Exercise prompt –
Please set down exactly the lines of the listing below from the line containing "Pierrot libro di" through the line containing "b股今天怎么了_https://m.fa", both lines included, leaving out all other lines.

Given information –
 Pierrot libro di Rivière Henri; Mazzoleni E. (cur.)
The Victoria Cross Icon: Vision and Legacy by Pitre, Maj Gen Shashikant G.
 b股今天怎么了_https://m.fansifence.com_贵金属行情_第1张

==

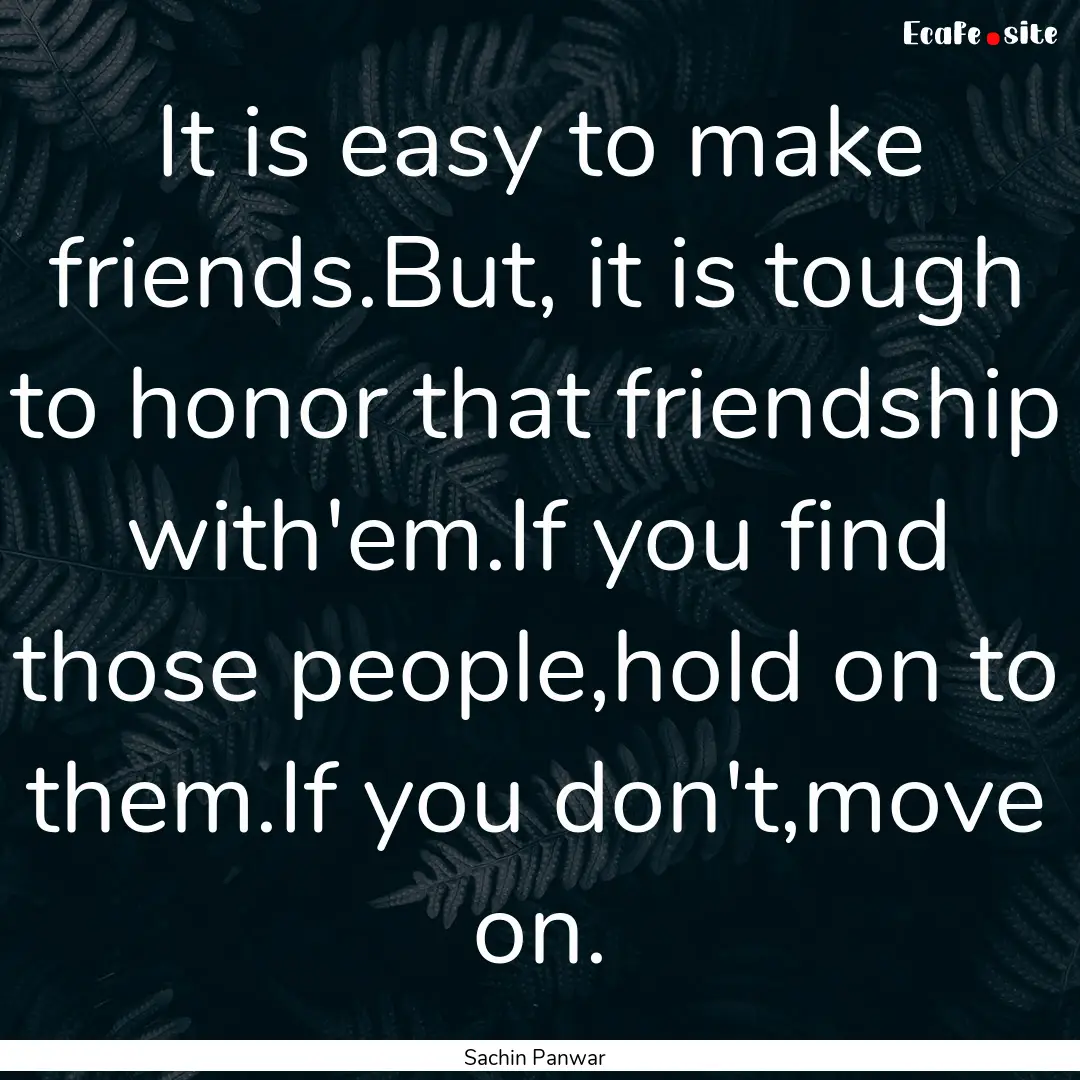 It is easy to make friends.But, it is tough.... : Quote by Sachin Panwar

--

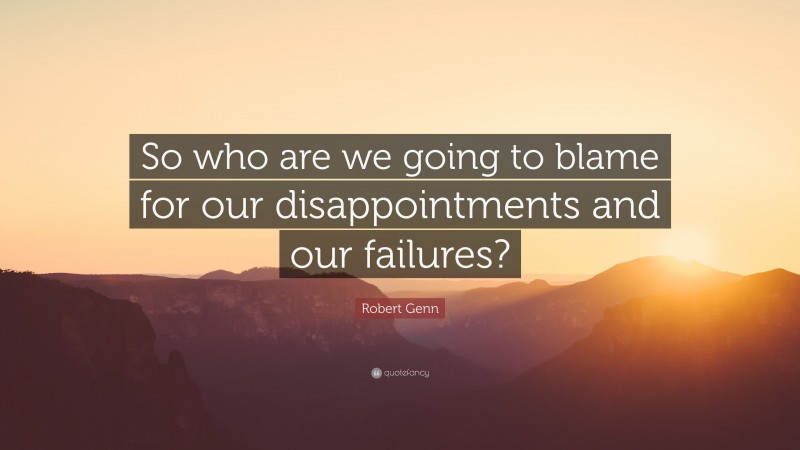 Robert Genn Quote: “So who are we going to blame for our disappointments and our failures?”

Solution below –
 Pierrot libro di Rivière Henri; Mazzoleni E. (cur.)
The Victoria Cross Icon: Vision and Legacy by Pitre, Maj Gen Shashikant G.
 b股今天怎么了_https://m.fansifence.com_贵金属行情_第1张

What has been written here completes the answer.